Capstone 2: Code Review Agent
A pull request sits in the queue for two days because the one person who knows that subsystem is on vacation. When it finally gets reviewed, the reviewer catches a style violation and a missing null check but misses the SQL injection on line 247. This capstone builds an automated PR reviewer combining static analysis, security scanning, style enforcement, and LLM reasoning into a single pipeline — the kind of system that ships in your portfolio and covers every pattern from Parts 1 through 4.
Capstone 3: Customer Support System
Ticket volume grows, response times stretch, quality drops, customers churn, and the remaining agents burn out. You hire more people, but onboarding takes months and institutional knowledge stays locked in senior agents' heads. Meanwhile your knowledge base — hundreds of articles, runbooks, and policy documents — sits in a wiki that nobody searches correctly. This capstone builds the system that breaks that spiral: RAG-powered retrieval, per-session memory, sentiment-driven escalation, and human handoff with full context transfer.
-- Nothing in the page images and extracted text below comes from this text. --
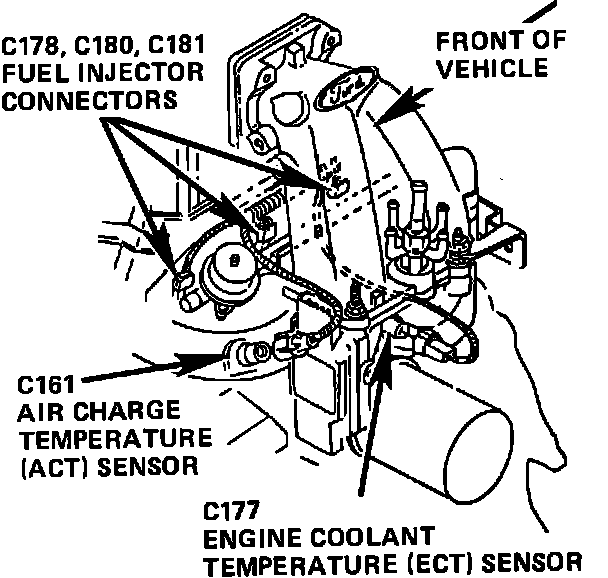 C178, C180, C181
FUEL INJECTOR
CONNECTORS

FRONT OF
VEHICLE

Ford

C161
AIR CHARGE
TEMPERATURE
(ACT) SENSOR

C177
ENGINE COOLANT
TEMPERATURE (ECT) SENSOR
Capstone 4: Data Pipeline Orchestrator
Data pipelines break silently. A column renamed upstream, a vendor switching date formats, a nullable field that was never null until today — each failure looks trivial in hindsight, yet it propagates through warehouses for hours before anyone notices. This capstone builds an agentic ETL system that detects schema drift, validates quality, transforms data, and heals its own failures, replacing manual triage with a supervisor-worker architecture that keeps pipelines healthy around the clock.